Mapping Your Competitive Brand Position

One of the things that I am preparing for my upcoming Digital Marketing Strategy Bootcamp is a reference guide filled with handy strategy frameworks.  Some of the frameworks are very well-known (i.e. created by someone else), others much less so (i.e. created by me).  Either way, my hope is that this reference guide will be useful for participants in a way that a binder full of slides can not be.

 

A well-known framework that will be included in this reference guide is a competitive positioning map.  This type of tool is used to visualize differences among competing organizations and brands across various dimensions.  These maps are often used in brand strategy work and can be presented as spider graphs, comparison tables, and scatter charts.  The format used most often is a matrix that illustrates competitive differences against two axes.  An additional layer of performance data (e.g. revenue or market share) is often included in the matrix in the form of different ‘bubble’ sizes.

 

Creating an accurate and useful positioning matrix can be surprisingly challenging.  You need to first identify the market that you are analyzing to ensure that the right organizations or brands are included - without overlooking new and non-traditional competitors.  From there, you need to identify the most meaningful comparative dimensions to include as axes.  Often, axes are chosen to ‘lead the witness’ by dramatizing a particular white-space for positioning a brand.  To avoid this pitfall (or temptation), make sure that the comparative dimensions for your axes are:

  • Broad: Must be able to apply across all competitors
  • Salient: Must matter to how customers distinguish
  • Contrasting: Must be perceived as polar opposites
  • Measurable: Must be able to place on a single axis
  • Objective: Must not be inherently good or bad

A few years ago, I was working with some friends to help refine the positioning for an advertising agency (the irony being that the last thing an advertising agency wants to position itself as is an advertising agency).  To do so, we created a competitive positioning matrix and analyzed 100 different agencies.  This led us to identifying 20 different ‘positions’ in the market.  This competitive positioning map was helpful for us to understand how various agencies tended to focus on a few key areas.
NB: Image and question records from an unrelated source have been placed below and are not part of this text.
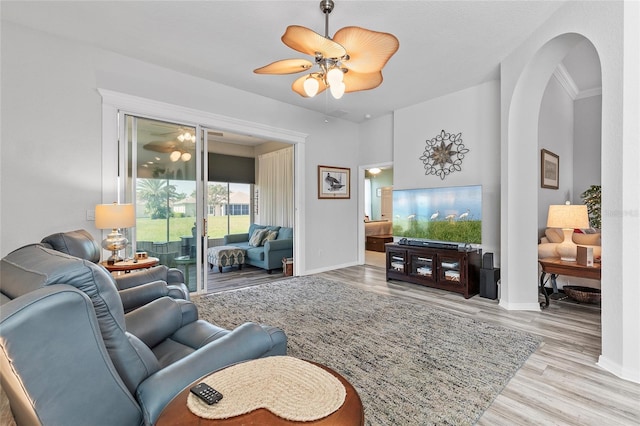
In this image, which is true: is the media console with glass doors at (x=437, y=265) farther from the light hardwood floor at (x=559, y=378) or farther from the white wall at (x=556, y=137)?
the white wall at (x=556, y=137)

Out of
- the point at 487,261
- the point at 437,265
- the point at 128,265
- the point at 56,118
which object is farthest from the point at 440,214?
the point at 56,118

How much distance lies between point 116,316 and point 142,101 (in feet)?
11.3

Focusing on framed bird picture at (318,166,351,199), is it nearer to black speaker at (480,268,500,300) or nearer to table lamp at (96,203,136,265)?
black speaker at (480,268,500,300)

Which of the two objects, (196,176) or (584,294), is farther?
(196,176)

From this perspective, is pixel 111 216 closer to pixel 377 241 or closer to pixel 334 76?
pixel 334 76

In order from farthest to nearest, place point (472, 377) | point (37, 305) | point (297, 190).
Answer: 1. point (297, 190)
2. point (472, 377)
3. point (37, 305)

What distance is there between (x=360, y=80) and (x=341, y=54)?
502 mm

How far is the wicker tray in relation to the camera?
3.52 meters

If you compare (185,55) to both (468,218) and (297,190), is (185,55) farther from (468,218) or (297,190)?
(468,218)

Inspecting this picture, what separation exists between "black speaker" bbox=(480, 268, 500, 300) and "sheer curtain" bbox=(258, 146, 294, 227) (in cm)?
370

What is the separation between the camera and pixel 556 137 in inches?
181

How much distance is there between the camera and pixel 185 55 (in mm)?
3436

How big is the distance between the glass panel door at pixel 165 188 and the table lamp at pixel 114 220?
57 centimetres

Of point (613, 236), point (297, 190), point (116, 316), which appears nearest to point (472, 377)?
point (613, 236)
One of the benefits of doing this work was that we were able to revisit the positioning map and plot the same 100 agencies after 3 years.  It was interesting to see how agency positioning (and the expression of that positioning) had changed:

  • Established agencies becoming more digital.  Digital agencies becoming more integrated.
  • Consultancies becoming more creative.  Creative agencies becoming more strategic.
  • Out with technology, CRM, advertising.  In with experiences, product, engagement.
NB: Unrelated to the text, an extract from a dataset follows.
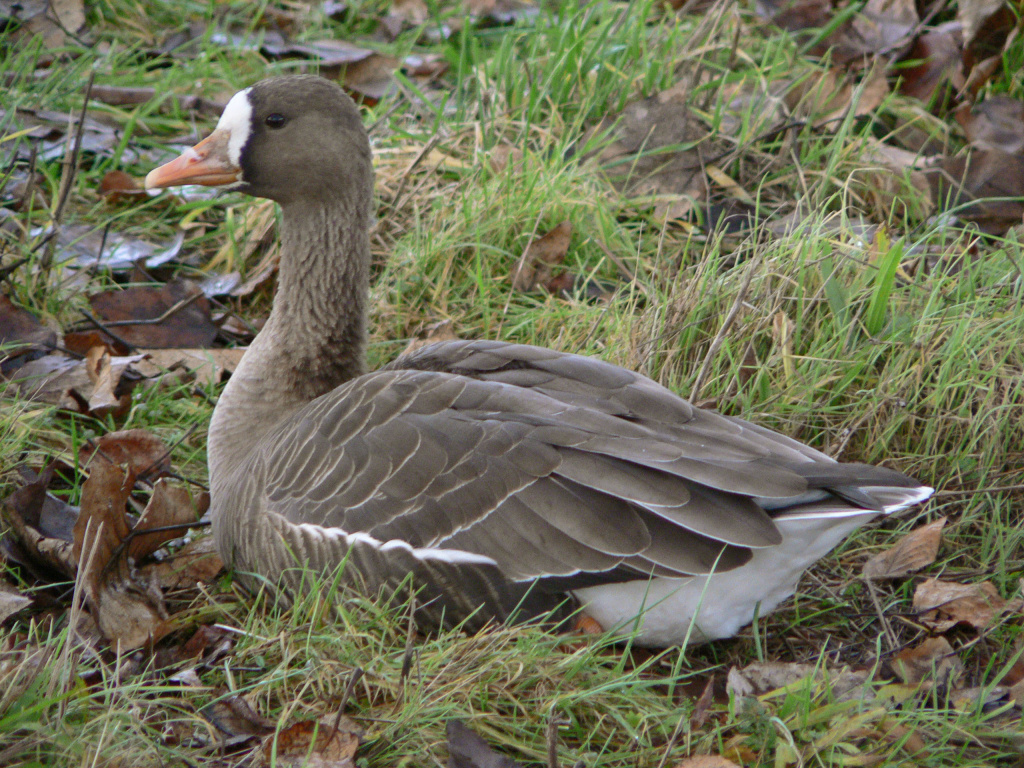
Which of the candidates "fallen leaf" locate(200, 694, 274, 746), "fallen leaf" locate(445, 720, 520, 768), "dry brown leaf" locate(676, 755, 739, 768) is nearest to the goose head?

I could go on, but will save that for another post.  My point is that by taking the time to structure a matrix based on meaningful dimensions and completing the analysis with a robust group of competitors can be a useful exercise for the present and the future.

 

P.S. If you are interested in agency positioning, I highly recommend following Tim Williams who literally wrote the book on the topic.  His writing was immensely helpful for this work.